I would say you surely did, Neil! What’s your feeling about free will and fate in this film and so many of your others?
You know, I don’t know the answers to any of the big questions (laughs). I guess that’s why I write stuff and make films. I’m trying to figure it all out.
If you had to choose which of your films bring you closest to the answers, which would you choose—Ondine, perhaps?
I really don’t know… I mean I think you make films that reflect your feelings at the time. These movies actually turn out to be remarkably accurate portraits of who you are at any specific time. I’ve made a lot of violent and disturbing films about Irish life, but with Ondine for some reason, I wanted to make something far, far gentler and more forgiving in a way. You know what I mean?
Yes, but what about society in Ondine, where everyone watches every move she makes?
I just wanted to represent life exactly as it is. In fact, a lot of people in the town actually played themselves! It’s not an idealized village, but exactly how it is.
And you could put that village anywhere! Certainly people stare, everywhere.
========================
• **PROBLEM SET**:
a) Please substitute "brutal" for "violent" in the interview about Ondine, giving everything from "I really don’t" down to "what I mean?".
b) Answer these questions on the interview about Ondine:
(i) According to Neil, why does he write and make films?
(ii) What does he say he has made a lot of films about Irish life like?
(iii) What did a lot of people in the town do in Ondine?
The lines that come after this interview come from a separate source.

• **DATA LINES**:
========================
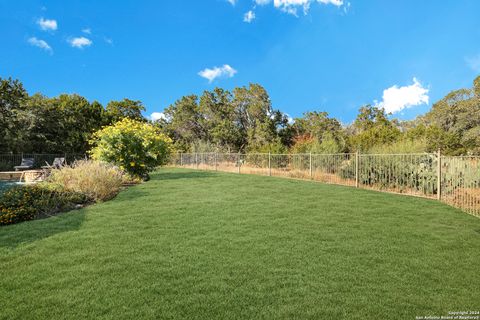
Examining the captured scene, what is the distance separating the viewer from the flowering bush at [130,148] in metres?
12.0

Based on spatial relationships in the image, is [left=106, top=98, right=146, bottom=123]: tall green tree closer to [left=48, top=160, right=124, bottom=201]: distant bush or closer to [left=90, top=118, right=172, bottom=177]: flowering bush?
========================
• **ANSWERS GIVEN**:
a)
I really don’t know… I mean I think you make films that reflect your feelings at the time. These movies actually turn out to be remarkably accurate portraits of who you are at any specific time. I’ve made a lot of brutal and disturbing films about Irish life, but with Ondine for some reason, I wanted to make something far, far gentler and more forgiving in a way. You know what I mean?

b)
(i) He doesn't know the answers to any of the big questions and is trying to figure it all out.
(ii) Violent and disturbing.
(iii) They played themselves.